##### Study text
Python package to move, organize and preprocess data from the Macromolecular microscopy consortium

MMC file transfer and preprocessing

This python package is mainly used to transfer raw data from cryo-TEM data collection from the microscope computer to staging, long-term and computing cluster areas and simplify the preprocessing of the data. It organizes the data into groups and projects during filetransfer.

This new version also keeps track of data collection parameters and saves them alongside the data for future reference. This information is espacially important when writing up the materials and methods section of manuscripts.

New to this version

  • New groups have to be added to a master file before use. This will prevent group creation from typos
  • Automatic emails to the employees of the cryo-em facilities upon error or when the data stream is interrupted
  • Automatic emails to the project leads about the details of their data collection
  • Revised command-line interface
  • New data collection session organization. Now organized into groups/project/session from groups/session. Extramural and external collaborators now have their dedicated storage areas.
  • Multiple files transfered concurrently instead of one after the other. This should result in faster transfer speeds.
  • Added extra check to ensure the files are fully written before being transfered.


Other dependencies:

  • IMOD. Required. Follow the installation instructions
  • bbcp. Just download the executable for your architecture. Not needed if not running remote transfers.
  • Scipion. Optional. Only if scipion preprocessing is going to be used.

Create a new python 3.10 anaconda environment

conda create -n MMC python==3.10
conda activate MMC

Clone the repository and install.

git clone
cd MMC-filetransfer
pip install -e .

Initial Setup

To get started, an enviroment files needs to be created. There is a template file in the repository.

  1. Generate the .env file from the template.

    cd config
    cp env-template .env
  2. Open the file in a text editor and fill the values. Below is an explanation of each value

    # executables
    bbcp = '' #Full path to bbcp 
    IMOD_BIN = '/usr/local/IMOD/bin/' #Full path to the IMOD binaries.
    scipion_path = '/usr/local/scipion-3.0/scipion3' #Full path to the scipion3 executable
    # Local area to store the logs
    logs = '' #Where the initial information about the transfer session is saved
    log_level = 'INFO' #Set the log_level to 'INFO' or 'DEBUG'
    # Emails
    sender_email = '' #Who is sending the email notifications
    smtp_server = '' #domain of the stmp server
    smtp_port = #Port used by the server
    # Scipion
    HTML = ''  #Path to where the scipion static html reports should be placed
  3. Setup storage locations. Open config/storageLocations.yaml in a text editor.

    There are 4 locations that can be set up. staging, longTerm, cluster, and scipion.

    staging: #required
      status: staging
      root: /datastaging/data/gatan_movies #Set to the path where the staging are is. It is recommended to use a highly-available local path close to the microscope.
##########
##### Supplied information
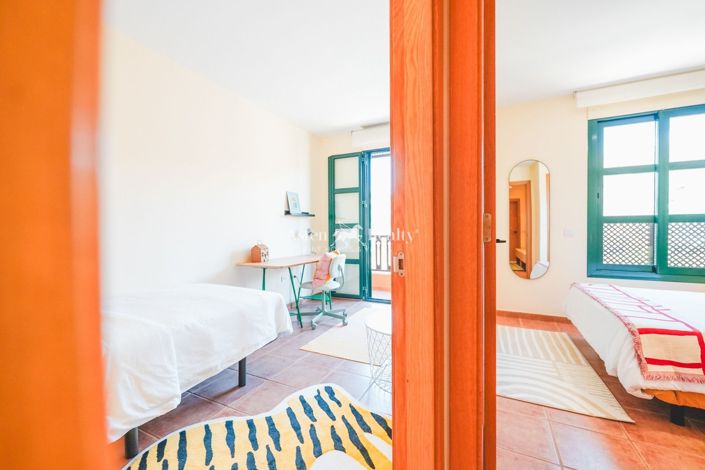 Image No.18-3 Bed House for sale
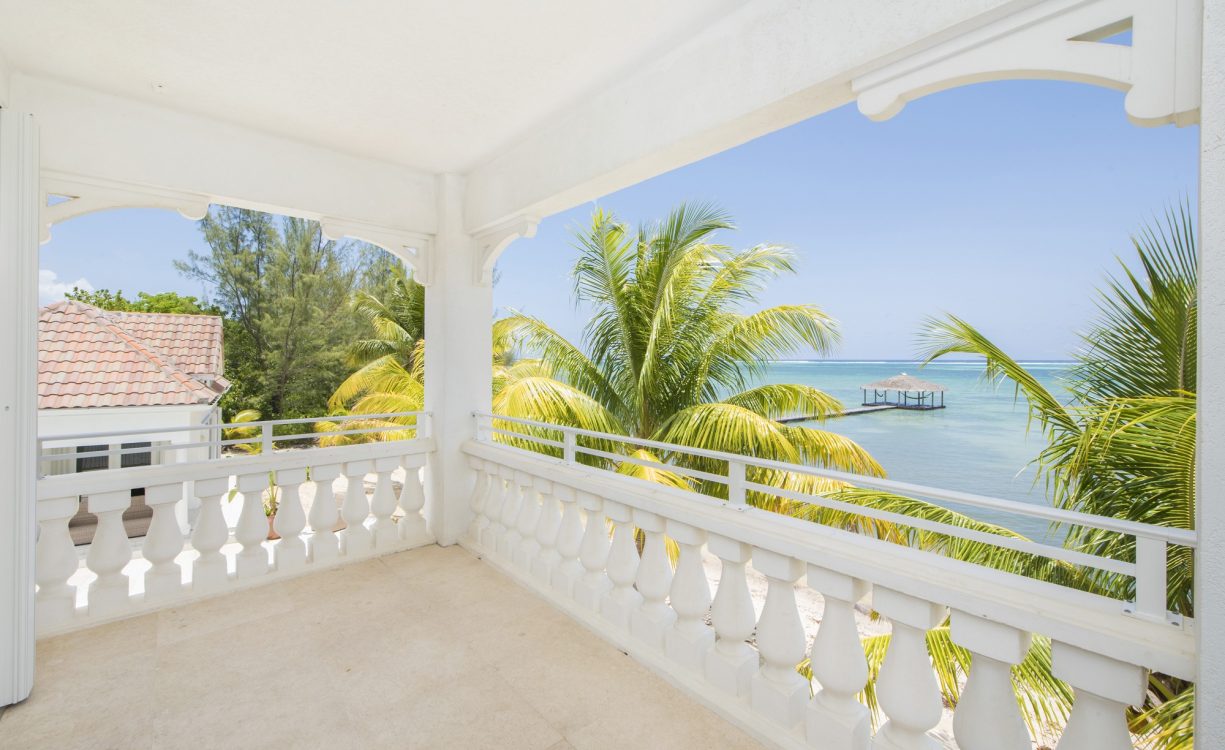 OCEAN REACH BEACHFRONT HOME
##########
> What needs to be done: In the MMC file transfer text, which dependency is needed only when running remote transfers?

> Written solution: bbcp